Looking at the records below, state how many lines include the string "section" and add nothing further.

==== Dataset records

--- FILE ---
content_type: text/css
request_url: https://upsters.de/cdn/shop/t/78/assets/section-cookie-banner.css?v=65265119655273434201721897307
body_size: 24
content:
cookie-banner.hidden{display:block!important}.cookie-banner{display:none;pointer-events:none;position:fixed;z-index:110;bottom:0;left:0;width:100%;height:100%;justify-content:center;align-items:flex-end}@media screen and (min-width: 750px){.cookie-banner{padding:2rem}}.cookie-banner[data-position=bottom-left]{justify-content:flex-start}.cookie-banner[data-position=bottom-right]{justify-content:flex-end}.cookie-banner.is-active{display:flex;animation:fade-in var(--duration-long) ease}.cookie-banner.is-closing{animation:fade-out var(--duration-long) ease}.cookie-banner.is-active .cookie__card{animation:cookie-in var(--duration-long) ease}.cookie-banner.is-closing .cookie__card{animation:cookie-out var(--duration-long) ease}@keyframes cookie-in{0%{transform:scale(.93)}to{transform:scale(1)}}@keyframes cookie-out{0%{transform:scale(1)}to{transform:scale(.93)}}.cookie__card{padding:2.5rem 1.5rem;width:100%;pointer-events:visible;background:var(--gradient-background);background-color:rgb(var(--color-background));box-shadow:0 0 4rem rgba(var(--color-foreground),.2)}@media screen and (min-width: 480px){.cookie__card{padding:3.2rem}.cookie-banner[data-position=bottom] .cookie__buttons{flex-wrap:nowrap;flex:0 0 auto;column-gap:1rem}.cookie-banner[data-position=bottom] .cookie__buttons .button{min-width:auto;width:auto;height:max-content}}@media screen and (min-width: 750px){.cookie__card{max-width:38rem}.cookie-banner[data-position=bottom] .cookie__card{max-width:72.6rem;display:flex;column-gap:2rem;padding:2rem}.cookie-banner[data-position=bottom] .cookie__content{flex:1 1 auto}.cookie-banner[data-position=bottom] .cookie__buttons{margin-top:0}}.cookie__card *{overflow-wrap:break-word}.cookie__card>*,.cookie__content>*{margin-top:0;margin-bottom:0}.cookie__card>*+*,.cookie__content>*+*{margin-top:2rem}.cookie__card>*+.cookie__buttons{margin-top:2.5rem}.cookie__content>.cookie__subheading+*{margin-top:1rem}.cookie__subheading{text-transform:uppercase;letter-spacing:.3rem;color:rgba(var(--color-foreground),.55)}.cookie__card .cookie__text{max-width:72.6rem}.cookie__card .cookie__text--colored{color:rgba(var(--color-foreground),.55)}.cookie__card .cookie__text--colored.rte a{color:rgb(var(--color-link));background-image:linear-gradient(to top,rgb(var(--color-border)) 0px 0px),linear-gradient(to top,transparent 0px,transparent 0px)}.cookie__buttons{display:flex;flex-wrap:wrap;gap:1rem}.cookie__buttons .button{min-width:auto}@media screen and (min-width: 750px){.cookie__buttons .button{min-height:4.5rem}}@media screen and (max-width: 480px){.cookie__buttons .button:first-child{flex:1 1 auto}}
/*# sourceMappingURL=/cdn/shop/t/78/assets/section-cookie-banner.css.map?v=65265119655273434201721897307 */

========

Exercise answer: 2